Bankpleite Lehman-Chef verweist auf die Schuld der anderen

Banker in Rechtfertigungsnot: Vor einem Ausschuss des US-Kongresses hat der Lehman-Chef Richard Fuld falschen Marktgerüchten und einem zögerlichen Handeln der Bankenaufsicht eine Mitverantwortung für den Zusammenbruch zugewiesen. Den eigenen Anteil schätzt er gering ein.


Washington - Aus Fulds Perspektive hätte die Hilfe nur früher kommen müssen. Eine Reihe von Maßnahmen etwa der US-Notenbank Fed wären zu einem früheren Zeitpunkt für Lehman Brothers sehr hilfreich gewesen, sagte Fuld am Montag vor dem Ausschuss in Washington. Die Investmentbank sei am Ende von einem "Sturm der Angst" am Markt in die Knie gezwungen worden.

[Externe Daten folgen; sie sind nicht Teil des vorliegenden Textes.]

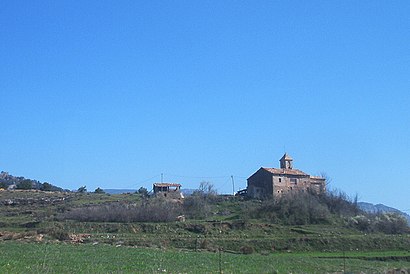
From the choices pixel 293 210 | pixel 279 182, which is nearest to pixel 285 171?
pixel 279 182

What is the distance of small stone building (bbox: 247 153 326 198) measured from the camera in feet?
344

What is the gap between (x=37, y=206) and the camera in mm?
96438

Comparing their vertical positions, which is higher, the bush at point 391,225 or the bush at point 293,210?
the bush at point 293,210

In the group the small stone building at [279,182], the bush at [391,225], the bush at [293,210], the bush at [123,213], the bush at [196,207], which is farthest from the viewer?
the small stone building at [279,182]

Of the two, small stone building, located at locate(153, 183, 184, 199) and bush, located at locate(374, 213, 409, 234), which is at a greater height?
small stone building, located at locate(153, 183, 184, 199)

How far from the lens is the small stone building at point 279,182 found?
104812mm

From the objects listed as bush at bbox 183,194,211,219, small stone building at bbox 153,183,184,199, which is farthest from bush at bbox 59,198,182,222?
small stone building at bbox 153,183,184,199

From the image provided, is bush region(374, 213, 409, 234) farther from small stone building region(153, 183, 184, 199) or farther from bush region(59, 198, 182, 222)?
small stone building region(153, 183, 184, 199)

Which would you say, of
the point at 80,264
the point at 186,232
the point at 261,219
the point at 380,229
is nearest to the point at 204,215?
the point at 261,219

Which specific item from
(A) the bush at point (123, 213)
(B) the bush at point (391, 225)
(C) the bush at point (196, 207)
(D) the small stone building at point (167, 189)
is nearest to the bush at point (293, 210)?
(B) the bush at point (391, 225)

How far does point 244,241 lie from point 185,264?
91.2 feet

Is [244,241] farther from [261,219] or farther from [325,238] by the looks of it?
[261,219]

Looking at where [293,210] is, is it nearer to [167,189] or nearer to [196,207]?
[196,207]

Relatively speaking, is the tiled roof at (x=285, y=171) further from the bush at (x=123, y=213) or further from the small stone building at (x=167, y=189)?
the bush at (x=123, y=213)
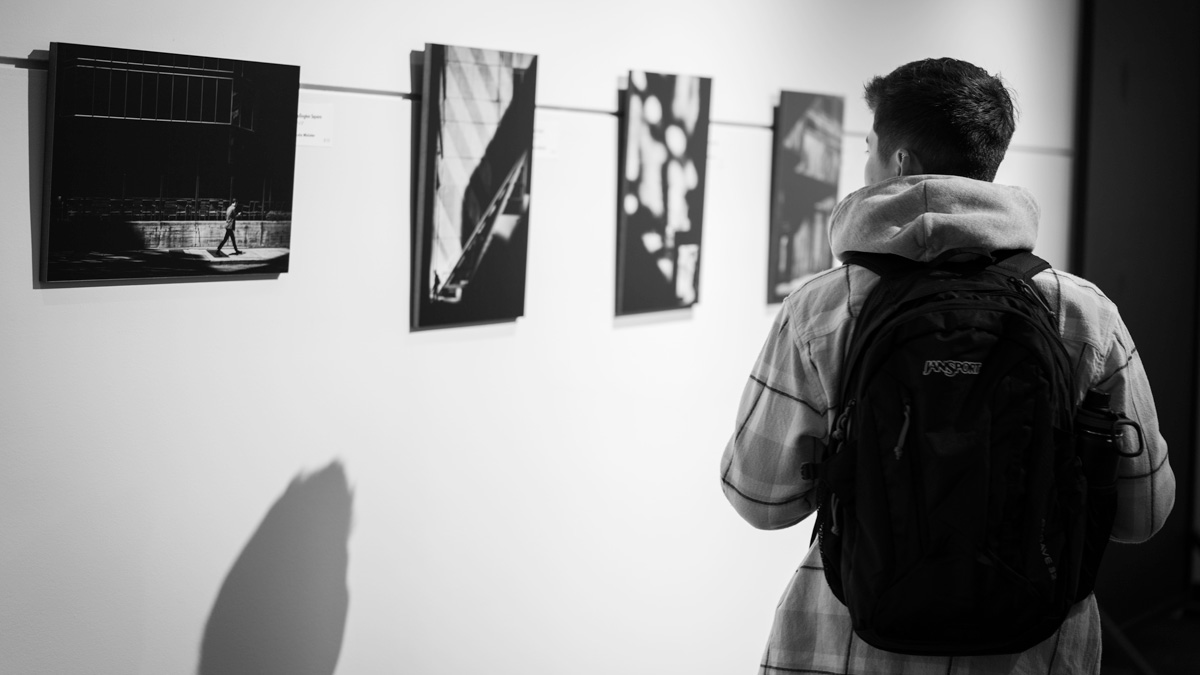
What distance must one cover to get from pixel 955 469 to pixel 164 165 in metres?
1.46

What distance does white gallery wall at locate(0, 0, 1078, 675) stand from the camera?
207cm

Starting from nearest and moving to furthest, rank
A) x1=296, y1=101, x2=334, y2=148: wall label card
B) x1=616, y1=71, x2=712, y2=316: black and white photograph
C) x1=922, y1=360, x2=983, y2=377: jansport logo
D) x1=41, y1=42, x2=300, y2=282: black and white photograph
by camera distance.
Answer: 1. x1=922, y1=360, x2=983, y2=377: jansport logo
2. x1=41, y1=42, x2=300, y2=282: black and white photograph
3. x1=296, y1=101, x2=334, y2=148: wall label card
4. x1=616, y1=71, x2=712, y2=316: black and white photograph

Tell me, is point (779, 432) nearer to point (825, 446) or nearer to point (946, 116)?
point (825, 446)

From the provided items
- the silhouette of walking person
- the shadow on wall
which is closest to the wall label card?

Lehman-Chef Fuld: Von einem "Sturm der Angst" in die Knie gezwungen
AP

Lehman-Chef Fuld: Von einem "Sturm der Angst" in die Knie gezwungen

Die einst viertgrößte US-Investmentbank hatte Mitte September nach hohen Verlusten und einem Kurssturz Teilinsolvenz anmelden müssen. Seither wird das fast 160 Jahre alte Traditionshaus mit deutschen Wurzeln zerschlagen und in Teilen verkauft. Gespräche über einen rettenden Notverkauf der gesamten Bank waren gescheitert.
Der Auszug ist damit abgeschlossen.